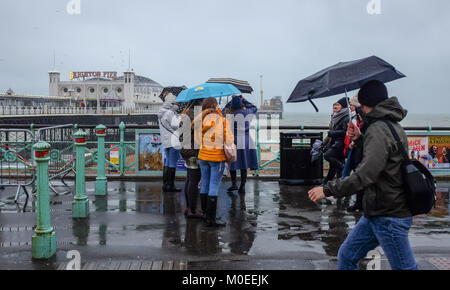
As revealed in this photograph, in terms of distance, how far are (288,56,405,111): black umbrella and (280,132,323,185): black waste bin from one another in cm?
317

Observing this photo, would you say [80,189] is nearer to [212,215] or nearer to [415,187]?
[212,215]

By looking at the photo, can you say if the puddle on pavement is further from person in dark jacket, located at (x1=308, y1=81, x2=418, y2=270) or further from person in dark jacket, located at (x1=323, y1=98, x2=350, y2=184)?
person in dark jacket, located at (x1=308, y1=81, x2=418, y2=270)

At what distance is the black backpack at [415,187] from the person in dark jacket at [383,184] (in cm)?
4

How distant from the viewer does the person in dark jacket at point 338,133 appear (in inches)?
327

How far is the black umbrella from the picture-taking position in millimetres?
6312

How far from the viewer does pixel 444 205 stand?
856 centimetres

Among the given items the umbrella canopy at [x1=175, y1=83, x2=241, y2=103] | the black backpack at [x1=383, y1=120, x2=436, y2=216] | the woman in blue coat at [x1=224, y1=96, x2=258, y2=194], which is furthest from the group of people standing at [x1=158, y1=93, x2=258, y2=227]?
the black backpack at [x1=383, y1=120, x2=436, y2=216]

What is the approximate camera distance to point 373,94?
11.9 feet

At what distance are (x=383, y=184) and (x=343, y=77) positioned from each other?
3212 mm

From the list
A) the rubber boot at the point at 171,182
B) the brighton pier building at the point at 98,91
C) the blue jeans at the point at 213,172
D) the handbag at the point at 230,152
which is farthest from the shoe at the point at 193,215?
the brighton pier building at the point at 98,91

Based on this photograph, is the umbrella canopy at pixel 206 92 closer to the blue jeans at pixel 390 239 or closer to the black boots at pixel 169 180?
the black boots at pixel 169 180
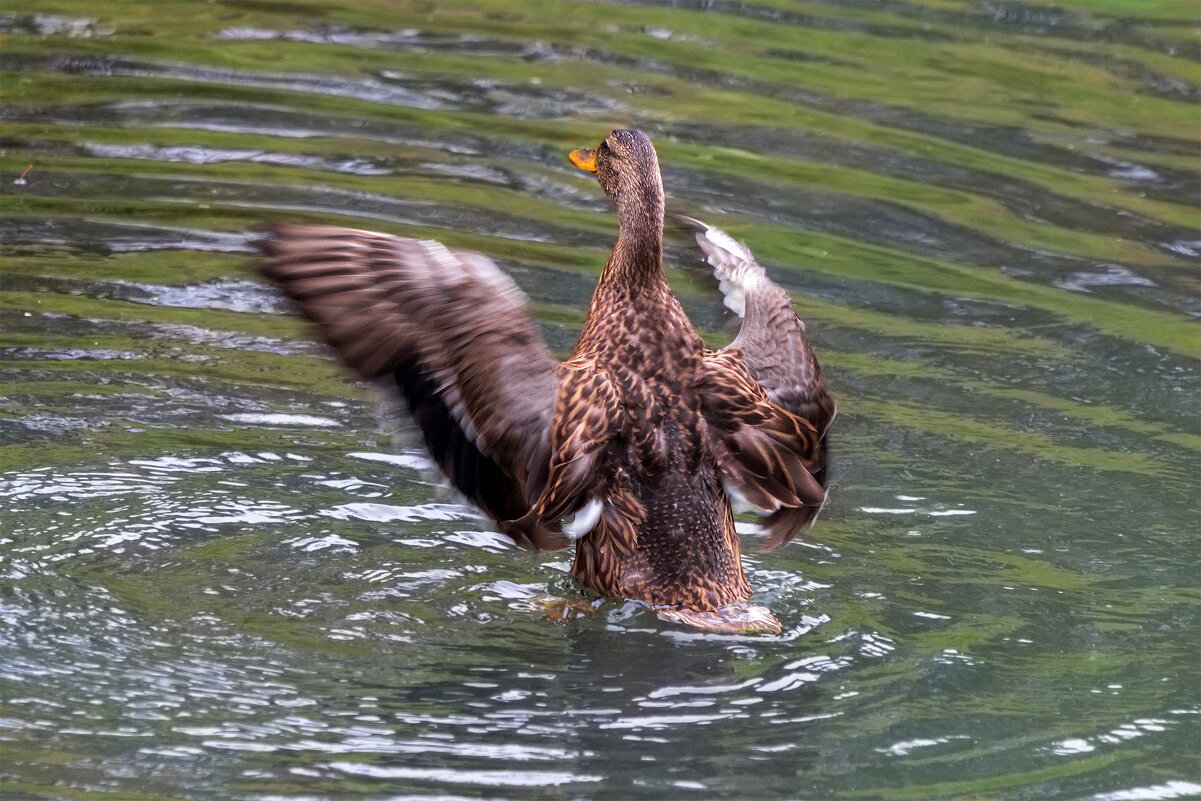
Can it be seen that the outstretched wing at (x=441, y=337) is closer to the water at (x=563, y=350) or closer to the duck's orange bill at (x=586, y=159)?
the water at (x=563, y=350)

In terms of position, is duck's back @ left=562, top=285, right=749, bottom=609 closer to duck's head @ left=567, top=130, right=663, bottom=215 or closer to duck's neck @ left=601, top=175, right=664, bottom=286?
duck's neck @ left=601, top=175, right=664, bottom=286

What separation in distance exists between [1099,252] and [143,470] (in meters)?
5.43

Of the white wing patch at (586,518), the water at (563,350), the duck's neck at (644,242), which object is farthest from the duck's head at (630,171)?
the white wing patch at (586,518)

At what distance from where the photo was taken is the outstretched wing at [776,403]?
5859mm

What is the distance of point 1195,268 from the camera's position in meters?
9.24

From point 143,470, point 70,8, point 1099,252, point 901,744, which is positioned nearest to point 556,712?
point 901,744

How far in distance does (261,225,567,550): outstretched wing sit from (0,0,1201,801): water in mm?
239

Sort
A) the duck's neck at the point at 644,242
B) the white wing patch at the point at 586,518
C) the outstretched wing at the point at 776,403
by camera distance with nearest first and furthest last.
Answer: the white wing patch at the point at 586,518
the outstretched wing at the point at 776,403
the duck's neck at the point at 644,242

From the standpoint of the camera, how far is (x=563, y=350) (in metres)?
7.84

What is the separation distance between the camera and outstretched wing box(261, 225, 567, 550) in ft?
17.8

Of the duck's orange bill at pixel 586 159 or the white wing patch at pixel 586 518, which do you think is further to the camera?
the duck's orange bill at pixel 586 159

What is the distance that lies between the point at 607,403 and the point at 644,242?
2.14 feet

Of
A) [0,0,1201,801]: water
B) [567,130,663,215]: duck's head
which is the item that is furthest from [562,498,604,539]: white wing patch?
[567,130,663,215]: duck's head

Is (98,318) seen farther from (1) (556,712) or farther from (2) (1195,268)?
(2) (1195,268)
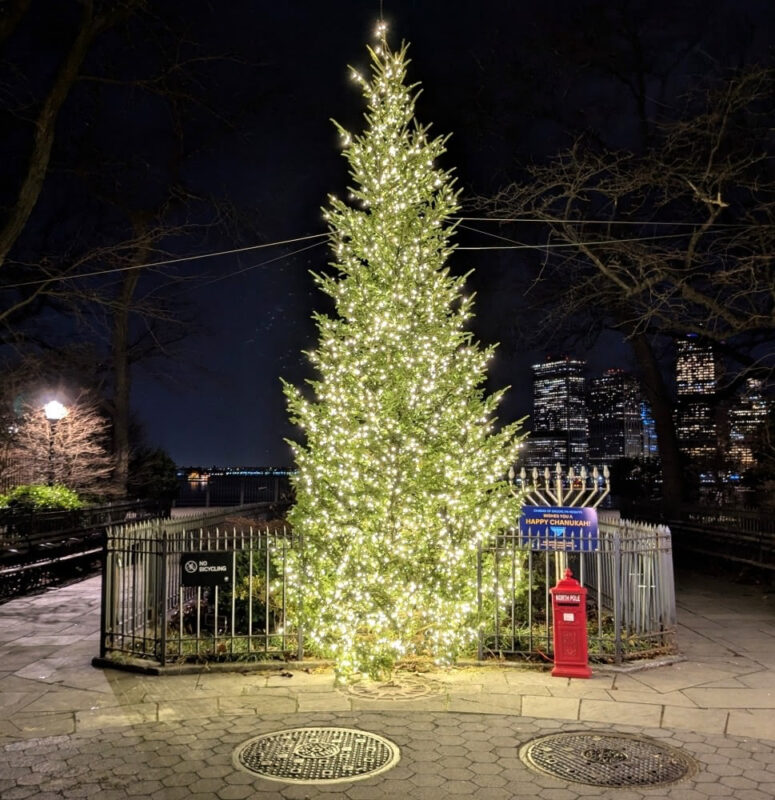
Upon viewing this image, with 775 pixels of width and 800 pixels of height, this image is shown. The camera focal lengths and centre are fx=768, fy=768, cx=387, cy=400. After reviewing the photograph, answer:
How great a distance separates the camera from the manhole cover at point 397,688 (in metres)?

● ● ● ●

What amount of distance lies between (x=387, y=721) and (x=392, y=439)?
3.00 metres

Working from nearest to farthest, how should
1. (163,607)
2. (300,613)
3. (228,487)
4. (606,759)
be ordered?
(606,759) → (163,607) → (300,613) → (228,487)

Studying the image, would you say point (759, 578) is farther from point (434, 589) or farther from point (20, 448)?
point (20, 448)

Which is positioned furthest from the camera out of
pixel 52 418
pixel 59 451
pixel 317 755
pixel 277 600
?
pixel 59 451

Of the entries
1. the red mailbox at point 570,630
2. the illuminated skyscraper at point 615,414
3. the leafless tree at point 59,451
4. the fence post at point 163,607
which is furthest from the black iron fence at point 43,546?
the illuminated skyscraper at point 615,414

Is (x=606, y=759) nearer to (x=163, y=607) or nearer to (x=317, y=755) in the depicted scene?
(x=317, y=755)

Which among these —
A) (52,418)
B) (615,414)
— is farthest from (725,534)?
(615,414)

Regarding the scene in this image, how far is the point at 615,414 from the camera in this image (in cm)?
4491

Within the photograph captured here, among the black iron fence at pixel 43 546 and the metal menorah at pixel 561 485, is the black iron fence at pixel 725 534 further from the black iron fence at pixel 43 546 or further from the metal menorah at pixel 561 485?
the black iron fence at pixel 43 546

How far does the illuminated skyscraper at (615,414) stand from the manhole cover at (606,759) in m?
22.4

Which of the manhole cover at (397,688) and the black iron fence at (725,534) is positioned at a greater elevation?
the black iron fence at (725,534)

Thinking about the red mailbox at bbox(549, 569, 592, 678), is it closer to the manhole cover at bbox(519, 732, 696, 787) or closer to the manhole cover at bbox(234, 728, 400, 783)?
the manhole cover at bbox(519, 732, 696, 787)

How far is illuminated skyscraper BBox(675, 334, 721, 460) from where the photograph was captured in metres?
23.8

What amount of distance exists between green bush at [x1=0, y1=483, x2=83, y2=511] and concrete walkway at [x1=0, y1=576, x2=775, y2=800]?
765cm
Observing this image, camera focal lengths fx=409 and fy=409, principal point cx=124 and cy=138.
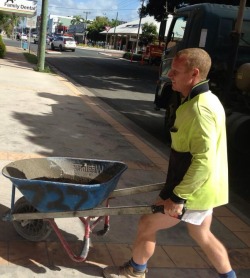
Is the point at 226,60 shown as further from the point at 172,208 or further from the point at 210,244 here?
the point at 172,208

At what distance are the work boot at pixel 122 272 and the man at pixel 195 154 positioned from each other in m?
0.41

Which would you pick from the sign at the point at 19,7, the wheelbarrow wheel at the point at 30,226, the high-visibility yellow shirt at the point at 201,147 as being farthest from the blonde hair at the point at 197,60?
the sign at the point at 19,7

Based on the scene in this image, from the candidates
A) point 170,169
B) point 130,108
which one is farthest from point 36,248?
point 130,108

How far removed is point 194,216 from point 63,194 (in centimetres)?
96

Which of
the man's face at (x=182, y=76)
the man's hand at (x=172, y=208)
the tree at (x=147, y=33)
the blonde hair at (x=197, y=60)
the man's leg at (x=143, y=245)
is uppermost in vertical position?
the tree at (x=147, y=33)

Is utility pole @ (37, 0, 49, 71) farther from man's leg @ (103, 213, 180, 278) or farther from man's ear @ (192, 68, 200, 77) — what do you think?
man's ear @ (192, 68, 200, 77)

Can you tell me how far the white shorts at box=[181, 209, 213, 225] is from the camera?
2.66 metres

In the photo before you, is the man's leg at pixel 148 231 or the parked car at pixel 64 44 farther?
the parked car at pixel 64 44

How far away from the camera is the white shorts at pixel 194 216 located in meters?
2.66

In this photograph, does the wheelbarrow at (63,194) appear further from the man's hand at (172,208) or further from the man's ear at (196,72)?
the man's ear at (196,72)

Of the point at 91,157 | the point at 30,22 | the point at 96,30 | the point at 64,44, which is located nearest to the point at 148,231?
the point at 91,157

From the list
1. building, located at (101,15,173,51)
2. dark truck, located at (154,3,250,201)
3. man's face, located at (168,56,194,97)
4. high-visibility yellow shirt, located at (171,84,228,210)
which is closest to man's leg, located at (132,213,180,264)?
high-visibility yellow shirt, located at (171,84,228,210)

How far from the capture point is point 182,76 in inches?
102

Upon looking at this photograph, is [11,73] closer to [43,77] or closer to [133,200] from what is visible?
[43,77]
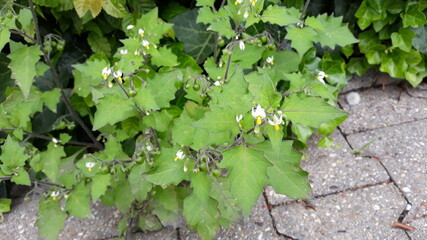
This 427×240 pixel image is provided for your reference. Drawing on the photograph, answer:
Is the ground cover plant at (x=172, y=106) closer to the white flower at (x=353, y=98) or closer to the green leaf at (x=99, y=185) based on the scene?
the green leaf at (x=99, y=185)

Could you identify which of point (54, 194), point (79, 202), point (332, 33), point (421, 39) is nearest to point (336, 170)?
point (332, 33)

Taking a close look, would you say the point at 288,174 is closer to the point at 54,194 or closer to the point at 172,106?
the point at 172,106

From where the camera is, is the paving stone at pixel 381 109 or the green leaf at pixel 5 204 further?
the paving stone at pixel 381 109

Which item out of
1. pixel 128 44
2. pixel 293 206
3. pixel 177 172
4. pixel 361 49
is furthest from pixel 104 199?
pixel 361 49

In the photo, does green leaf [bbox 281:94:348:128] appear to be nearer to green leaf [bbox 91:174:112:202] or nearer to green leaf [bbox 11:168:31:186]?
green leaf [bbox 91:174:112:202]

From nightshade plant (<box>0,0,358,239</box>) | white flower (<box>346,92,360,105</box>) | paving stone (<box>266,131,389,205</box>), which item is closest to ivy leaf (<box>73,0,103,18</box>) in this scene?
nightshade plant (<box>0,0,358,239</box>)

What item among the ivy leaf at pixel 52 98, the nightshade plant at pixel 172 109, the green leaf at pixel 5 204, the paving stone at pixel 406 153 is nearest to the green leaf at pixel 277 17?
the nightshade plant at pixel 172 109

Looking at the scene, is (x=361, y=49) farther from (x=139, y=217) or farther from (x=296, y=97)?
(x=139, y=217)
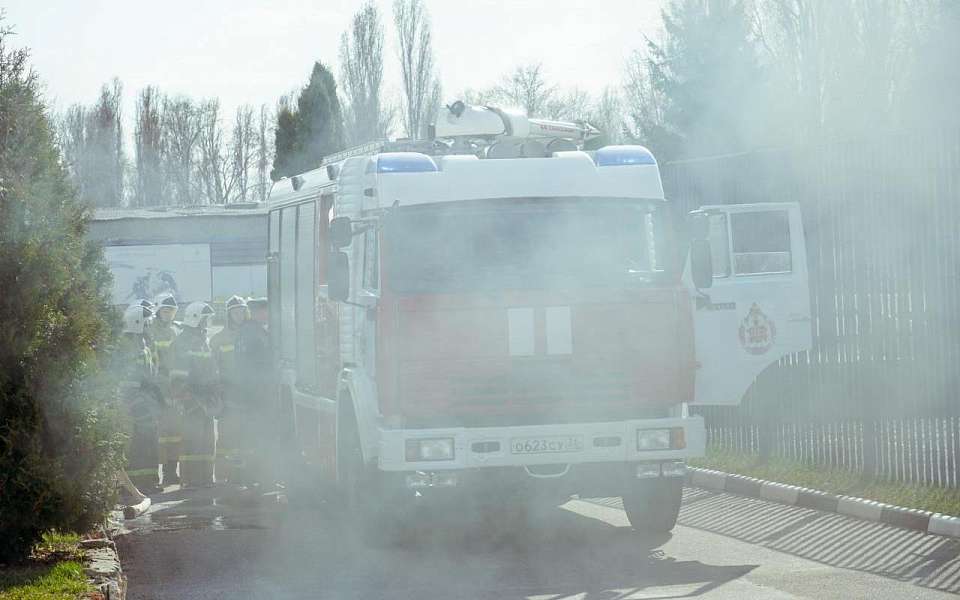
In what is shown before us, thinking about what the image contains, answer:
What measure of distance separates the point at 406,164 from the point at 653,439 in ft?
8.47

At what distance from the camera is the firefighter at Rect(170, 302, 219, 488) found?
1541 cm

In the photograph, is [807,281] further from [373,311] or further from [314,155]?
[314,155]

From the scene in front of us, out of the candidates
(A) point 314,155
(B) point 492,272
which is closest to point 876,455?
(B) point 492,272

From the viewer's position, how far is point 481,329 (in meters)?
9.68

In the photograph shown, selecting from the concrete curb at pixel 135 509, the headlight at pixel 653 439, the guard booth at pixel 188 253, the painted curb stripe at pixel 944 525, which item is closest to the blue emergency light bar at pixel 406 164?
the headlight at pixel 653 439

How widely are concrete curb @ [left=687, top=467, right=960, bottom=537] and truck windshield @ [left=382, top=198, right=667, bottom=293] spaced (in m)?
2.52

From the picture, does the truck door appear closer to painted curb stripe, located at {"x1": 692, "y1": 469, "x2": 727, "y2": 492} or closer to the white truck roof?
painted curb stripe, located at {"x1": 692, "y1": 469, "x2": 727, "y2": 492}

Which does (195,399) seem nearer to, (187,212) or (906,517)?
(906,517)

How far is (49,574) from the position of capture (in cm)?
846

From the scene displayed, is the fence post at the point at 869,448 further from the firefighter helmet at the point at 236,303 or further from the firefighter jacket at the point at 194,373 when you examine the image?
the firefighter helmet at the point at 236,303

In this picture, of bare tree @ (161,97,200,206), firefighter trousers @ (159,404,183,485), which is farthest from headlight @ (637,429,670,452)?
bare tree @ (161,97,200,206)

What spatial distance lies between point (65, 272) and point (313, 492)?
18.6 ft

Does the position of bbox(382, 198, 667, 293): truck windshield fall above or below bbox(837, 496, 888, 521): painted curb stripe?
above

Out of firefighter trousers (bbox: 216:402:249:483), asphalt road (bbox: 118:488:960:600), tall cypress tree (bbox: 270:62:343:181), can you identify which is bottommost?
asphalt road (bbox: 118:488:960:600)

● ● ● ●

• **Written problem**:
Express the data from the line with "How distant from" through the line with "856 centimetres" as a two-column CSV headed text and answer. Give one row for each text and its answer, with both fields in double quotes and any line breaks replaced by spaces.

• **Final result**:
text,answer
"How distant from the viewer does the person in dark jacket at point 338,133 appear (in inches)?","327"
"How far is the black umbrella from the picture-taking position in millimetres?","6312"
"How far from the viewer does pixel 444 205 stand?","856 centimetres"